Entries from a dataset:
########################################
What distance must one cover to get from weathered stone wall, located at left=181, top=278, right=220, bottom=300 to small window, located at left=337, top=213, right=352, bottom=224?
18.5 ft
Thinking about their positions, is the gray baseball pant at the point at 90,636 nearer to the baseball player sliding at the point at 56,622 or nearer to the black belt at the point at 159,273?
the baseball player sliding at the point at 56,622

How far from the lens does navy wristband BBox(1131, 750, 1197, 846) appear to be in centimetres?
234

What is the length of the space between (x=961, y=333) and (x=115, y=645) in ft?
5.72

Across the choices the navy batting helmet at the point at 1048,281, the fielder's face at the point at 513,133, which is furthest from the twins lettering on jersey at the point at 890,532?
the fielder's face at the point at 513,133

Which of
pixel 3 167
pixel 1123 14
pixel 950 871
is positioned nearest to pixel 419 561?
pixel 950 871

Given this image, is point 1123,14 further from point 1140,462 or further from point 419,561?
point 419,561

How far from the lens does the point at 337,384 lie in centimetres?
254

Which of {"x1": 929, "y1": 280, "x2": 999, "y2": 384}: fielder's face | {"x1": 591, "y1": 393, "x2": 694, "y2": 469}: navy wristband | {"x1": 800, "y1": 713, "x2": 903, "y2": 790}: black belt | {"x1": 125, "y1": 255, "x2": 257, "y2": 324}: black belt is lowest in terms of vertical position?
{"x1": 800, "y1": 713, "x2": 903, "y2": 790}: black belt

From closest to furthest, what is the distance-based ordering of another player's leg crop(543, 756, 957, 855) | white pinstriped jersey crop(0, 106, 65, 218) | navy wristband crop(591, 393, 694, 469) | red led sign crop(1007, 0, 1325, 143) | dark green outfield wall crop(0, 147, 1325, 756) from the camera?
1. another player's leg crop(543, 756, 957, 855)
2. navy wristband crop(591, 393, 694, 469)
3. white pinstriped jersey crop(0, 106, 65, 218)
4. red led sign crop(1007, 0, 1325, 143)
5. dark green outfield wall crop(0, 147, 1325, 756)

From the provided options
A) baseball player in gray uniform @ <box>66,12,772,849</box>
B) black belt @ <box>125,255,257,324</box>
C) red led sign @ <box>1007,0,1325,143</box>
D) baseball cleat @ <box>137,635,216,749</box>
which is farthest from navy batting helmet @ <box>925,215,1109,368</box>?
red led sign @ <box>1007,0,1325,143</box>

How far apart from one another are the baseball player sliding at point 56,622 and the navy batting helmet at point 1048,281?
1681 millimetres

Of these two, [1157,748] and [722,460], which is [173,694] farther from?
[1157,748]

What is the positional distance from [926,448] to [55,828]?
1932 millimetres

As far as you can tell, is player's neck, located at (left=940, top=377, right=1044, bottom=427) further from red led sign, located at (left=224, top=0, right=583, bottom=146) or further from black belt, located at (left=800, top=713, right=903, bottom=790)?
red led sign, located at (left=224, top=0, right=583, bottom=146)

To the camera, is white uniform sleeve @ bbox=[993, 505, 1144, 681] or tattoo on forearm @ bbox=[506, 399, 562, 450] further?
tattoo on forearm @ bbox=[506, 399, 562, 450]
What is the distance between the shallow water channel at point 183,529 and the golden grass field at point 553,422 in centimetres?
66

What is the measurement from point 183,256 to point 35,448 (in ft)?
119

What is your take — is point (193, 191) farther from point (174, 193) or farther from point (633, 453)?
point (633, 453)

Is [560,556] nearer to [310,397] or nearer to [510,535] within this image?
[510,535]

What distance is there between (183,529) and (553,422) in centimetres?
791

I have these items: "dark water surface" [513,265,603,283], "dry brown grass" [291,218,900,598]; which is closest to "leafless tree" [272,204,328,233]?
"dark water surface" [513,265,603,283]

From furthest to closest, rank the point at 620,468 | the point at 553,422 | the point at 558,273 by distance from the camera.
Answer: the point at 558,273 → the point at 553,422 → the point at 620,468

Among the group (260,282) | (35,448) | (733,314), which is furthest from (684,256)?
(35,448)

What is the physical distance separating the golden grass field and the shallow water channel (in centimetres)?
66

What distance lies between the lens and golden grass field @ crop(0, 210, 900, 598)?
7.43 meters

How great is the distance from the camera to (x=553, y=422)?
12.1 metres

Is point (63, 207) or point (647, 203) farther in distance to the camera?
########################################
• **Short exercise**:
Update the data above by replacing each "camera" with "viewer" and leaving everything else unchanged.

• **Solution to this task**:
What distance must one cover to get from weathered stone wall, located at left=181, top=278, right=220, bottom=300 to small window, located at left=337, top=213, right=352, bottom=224?
18.5 ft
Thinking about their positions, is the gray baseball pant at the point at 90,636 nearer to the baseball player sliding at the point at 56,622 or nearer to the black belt at the point at 159,273?
the baseball player sliding at the point at 56,622

How far from the lens does navy wristband BBox(1131, 750, 1197, 846) appear to be in centimetres?
234

What is the length of the space between (x=961, y=333) and (x=115, y=645) in ft?
5.72

Across the choices the navy batting helmet at the point at 1048,281, the fielder's face at the point at 513,133, which is furthest from the twins lettering on jersey at the point at 890,532?
the fielder's face at the point at 513,133

Which of
pixel 3 167
pixel 1123 14
pixel 950 871
is positioned nearest to pixel 419 561?
pixel 950 871

Given this image, is point 1123,14 further from point 1140,462 or further from point 419,561?
point 419,561

How far from the lens does the point at 337,384 lie in centimetres?
254

Which of {"x1": 929, "y1": 280, "x2": 999, "y2": 384}: fielder's face | {"x1": 591, "y1": 393, "x2": 694, "y2": 469}: navy wristband | {"x1": 800, "y1": 713, "x2": 903, "y2": 790}: black belt | {"x1": 125, "y1": 255, "x2": 257, "y2": 324}: black belt is lowest in terms of vertical position?
{"x1": 800, "y1": 713, "x2": 903, "y2": 790}: black belt

From closest to furthest, what is the distance-based ordering of another player's leg crop(543, 756, 957, 855) | white pinstriped jersey crop(0, 106, 65, 218) | navy wristband crop(591, 393, 694, 469) | red led sign crop(1007, 0, 1325, 143) | dark green outfield wall crop(0, 147, 1325, 756) from the viewer?
1. another player's leg crop(543, 756, 957, 855)
2. navy wristband crop(591, 393, 694, 469)
3. white pinstriped jersey crop(0, 106, 65, 218)
4. red led sign crop(1007, 0, 1325, 143)
5. dark green outfield wall crop(0, 147, 1325, 756)

From the provided options
A) baseball player in gray uniform @ <box>66,12,772,849</box>
B) black belt @ <box>125,255,257,324</box>
C) red led sign @ <box>1007,0,1325,143</box>
D) baseball cleat @ <box>137,635,216,749</box>
which is farthest from navy batting helmet @ <box>925,215,1109,368</box>?
red led sign @ <box>1007,0,1325,143</box>

How far apart from one another are the baseball player sliding at point 56,622 and the navy batting helmet at point 1048,281?
1681 millimetres

Of these two, [1157,748] and [722,460], which is [173,694] farther from?
[1157,748]

What is the positional distance from [926,448] to [55,828]?
1932 millimetres

As far as you can tell, is player's neck, located at (left=940, top=377, right=1044, bottom=427) further from red led sign, located at (left=224, top=0, right=583, bottom=146) or further from black belt, located at (left=800, top=713, right=903, bottom=790)?
red led sign, located at (left=224, top=0, right=583, bottom=146)

To the viewer, is white uniform sleeve @ bbox=[993, 505, 1144, 681] or tattoo on forearm @ bbox=[506, 399, 562, 450] further?
tattoo on forearm @ bbox=[506, 399, 562, 450]
What is the distance between the shallow water channel at point 183,529 and the golden grass field at point 553,422 in centimetres?
66

What is the measurement from point 183,256 to point 35,448 (in ft)?
119

What is your take — is point (193, 191) farther from point (174, 193) or farther from point (633, 453)?
point (633, 453)

Is [560,556] nearer to [310,397] or nearer to [510,535] within this image?
[510,535]

What distance is there between (183,529) and (553,422) in centimetres?
791

I have these items: "dark water surface" [513,265,603,283], "dry brown grass" [291,218,900,598]; which is closest to "leafless tree" [272,204,328,233]?
"dark water surface" [513,265,603,283]

From furthest to closest, rank the point at 620,468 | the point at 553,422 | the point at 558,273 by distance from the viewer.
Answer: the point at 558,273 → the point at 553,422 → the point at 620,468

Among the group (260,282) | (35,448) | (733,314), which is furthest from (684,256)?
(35,448)

What is the physical distance separating the golden grass field and the shallow water channel (in centimetres)?
66

What distance lies between the lens and golden grass field @ crop(0, 210, 900, 598)?
7.43 meters

How great is the distance from the viewer to (x=553, y=422)?
12.1 metres

Is point (63, 207) or point (647, 203) farther in distance to the viewer?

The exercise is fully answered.